**Jobs:**
a – According to the biography of Feliks Morawski, which institution did he attend from 1839 to 1841?
b – Resume the biography of Feliks Morawski, continuing from its last sentence.

**Source passage:**
__________________________________________________
Feliks Jan Szczęsny Morawski (15 May 1818, in Rzeszów – 10 April 1898, in Stary Sącz) was a Polish historian, writer, painter and ethnographer.

Biography 

He studied painting with Jan Maszkowski in Lwów. Then, from 1839 to 1841, he attended the Academy of Fine Arts in Vienna. After returning to Lwów, he was appointed Curator of the art collections at the Ossolineum. During this time, he travelled throughout Galicia, drawing historical sites and objects. Later, he painted portraits and genre scenes, as well as some religious works. This included a depiction of the Holy Trinity at the  in Rzeszów.

Among his first writings were numerous articles and entries for the 28 volume set of Orgelbrand's Universal Encyclopedia, published from 1859 to 1868.

He also wrote dissertations on art, history and antiquity. His first monograph was on Stary Sącz: Sądecczyzna and was a fundamental source of information for researchers of the region. His other best known work was an historical novel, about the Bar Confederation. Some of his other titles are; Arianie polscy (Polish Arians), concerning the fate of the Polish Brethren, Pogórze Karpackie (The Carpathian Foothills), Pra-Sławianie i pra-Łotwa (Pre-Slavs and Pre-Latvians), Świat boży i życie na nim (God's World and Life on It), and Wyrazy fenickie w mowie polskiej (Phoenician Words in Polish Speech).
__________________________________________________
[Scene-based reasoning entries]
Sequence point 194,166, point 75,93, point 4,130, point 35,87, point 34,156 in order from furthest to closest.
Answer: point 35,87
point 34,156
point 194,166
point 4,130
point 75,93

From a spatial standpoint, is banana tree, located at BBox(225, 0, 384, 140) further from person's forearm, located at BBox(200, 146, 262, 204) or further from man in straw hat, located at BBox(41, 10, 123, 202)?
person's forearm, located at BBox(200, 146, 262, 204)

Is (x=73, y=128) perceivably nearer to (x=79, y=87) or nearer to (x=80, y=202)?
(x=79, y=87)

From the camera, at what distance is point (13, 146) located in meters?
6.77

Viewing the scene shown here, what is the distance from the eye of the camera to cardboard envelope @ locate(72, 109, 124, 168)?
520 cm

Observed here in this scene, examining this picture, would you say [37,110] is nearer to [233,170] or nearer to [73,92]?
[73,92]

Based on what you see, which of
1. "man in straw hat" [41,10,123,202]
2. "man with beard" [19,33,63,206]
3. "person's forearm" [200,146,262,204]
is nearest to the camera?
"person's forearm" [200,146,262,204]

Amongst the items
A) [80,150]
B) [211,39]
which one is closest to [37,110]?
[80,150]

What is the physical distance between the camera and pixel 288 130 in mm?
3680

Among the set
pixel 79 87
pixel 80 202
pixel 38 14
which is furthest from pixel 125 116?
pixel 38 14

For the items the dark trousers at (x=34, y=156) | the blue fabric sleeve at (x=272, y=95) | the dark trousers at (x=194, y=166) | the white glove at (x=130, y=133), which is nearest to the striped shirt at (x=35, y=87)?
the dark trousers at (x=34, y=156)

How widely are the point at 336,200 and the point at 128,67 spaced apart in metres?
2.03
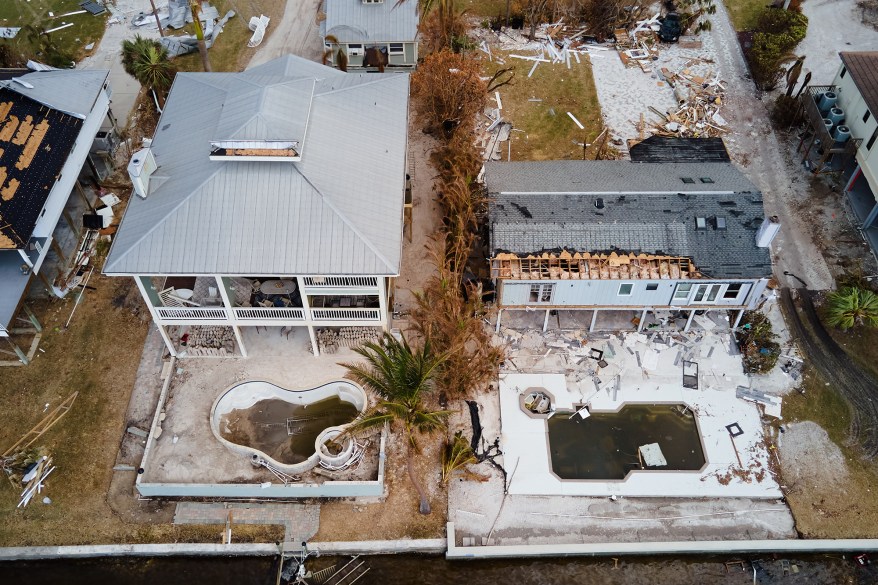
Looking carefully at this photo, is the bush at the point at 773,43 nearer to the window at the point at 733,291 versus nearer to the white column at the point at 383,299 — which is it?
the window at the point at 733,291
__________________________________________________
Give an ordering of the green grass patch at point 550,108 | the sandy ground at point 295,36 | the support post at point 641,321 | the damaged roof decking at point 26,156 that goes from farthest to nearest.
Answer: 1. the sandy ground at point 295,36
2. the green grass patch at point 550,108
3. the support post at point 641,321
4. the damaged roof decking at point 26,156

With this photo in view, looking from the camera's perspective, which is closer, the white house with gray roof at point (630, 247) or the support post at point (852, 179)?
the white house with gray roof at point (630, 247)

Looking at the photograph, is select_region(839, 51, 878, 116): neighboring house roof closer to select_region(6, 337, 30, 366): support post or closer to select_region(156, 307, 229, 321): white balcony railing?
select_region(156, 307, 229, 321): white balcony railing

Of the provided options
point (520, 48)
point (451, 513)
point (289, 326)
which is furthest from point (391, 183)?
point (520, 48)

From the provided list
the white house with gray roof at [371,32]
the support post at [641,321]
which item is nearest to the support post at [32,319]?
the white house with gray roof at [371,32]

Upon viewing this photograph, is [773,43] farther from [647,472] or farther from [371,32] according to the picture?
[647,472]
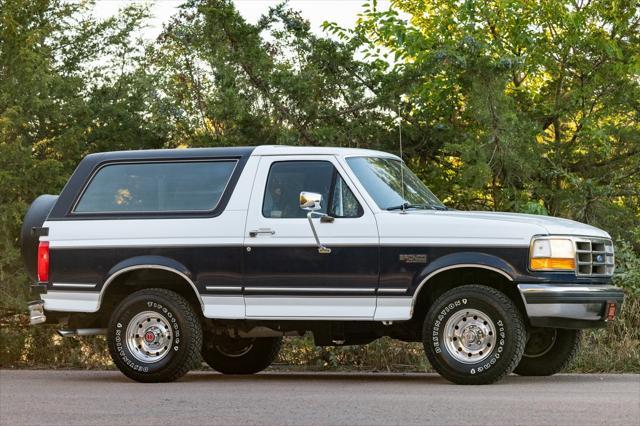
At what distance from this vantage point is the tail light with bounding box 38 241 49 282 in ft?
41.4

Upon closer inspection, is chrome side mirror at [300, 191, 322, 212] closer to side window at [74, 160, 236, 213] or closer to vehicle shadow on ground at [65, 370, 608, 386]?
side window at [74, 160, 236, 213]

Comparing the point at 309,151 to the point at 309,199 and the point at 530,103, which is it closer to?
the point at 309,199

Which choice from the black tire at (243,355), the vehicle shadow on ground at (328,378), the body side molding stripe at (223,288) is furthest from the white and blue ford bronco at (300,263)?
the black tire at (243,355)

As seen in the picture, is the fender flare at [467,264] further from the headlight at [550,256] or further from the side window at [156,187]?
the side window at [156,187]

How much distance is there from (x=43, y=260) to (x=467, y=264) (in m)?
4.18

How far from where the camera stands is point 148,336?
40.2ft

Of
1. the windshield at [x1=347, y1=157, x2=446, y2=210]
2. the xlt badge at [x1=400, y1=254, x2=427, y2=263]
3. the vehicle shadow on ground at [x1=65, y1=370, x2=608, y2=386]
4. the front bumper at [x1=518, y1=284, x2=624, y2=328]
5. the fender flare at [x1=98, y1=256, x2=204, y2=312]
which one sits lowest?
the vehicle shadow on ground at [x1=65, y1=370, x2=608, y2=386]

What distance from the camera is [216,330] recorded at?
__________________________________________________
**Answers for this exercise:**
a – He attended the Academy of Fine Arts in Vienna.

b –
His interest in history made him a staunch patriot. During the Revolutions of 1848, he was a member of the , and he participated in the January Uprising.

References

Selected works 
 Pobitna pod Rzeszowem : Powieść prawdziwa z czasów Konfederacji Barskiej z roku 1769 (Pobitna near Rzeszów: A True Novel from the Times of the Bar Confederation in 1769), 1864; reprinted by Pobitno-Wydawnictwo, 2004    (Google Books)
 Sądecczyzna, 2 Vols, self-published; Vol. 1 (1863) (Google Books), Vol.2, "Sądecczyzna During Jagiellonian Times" (1865), (Google Books)

Further reading 
 Henryk Barycz, Rzeszowianin Szczęsny Morawski 15.V.1818-10.IV.1898,  2nd ed., Stowarzyszenie Opieki nad Starym Cmentarzem im. Włodzimierza Kozło, 2002

External links

 "DOPÓKI SIŁ STARGANYCH STARCZY" by Agata Tobiasz (Biography, works and an appreciation)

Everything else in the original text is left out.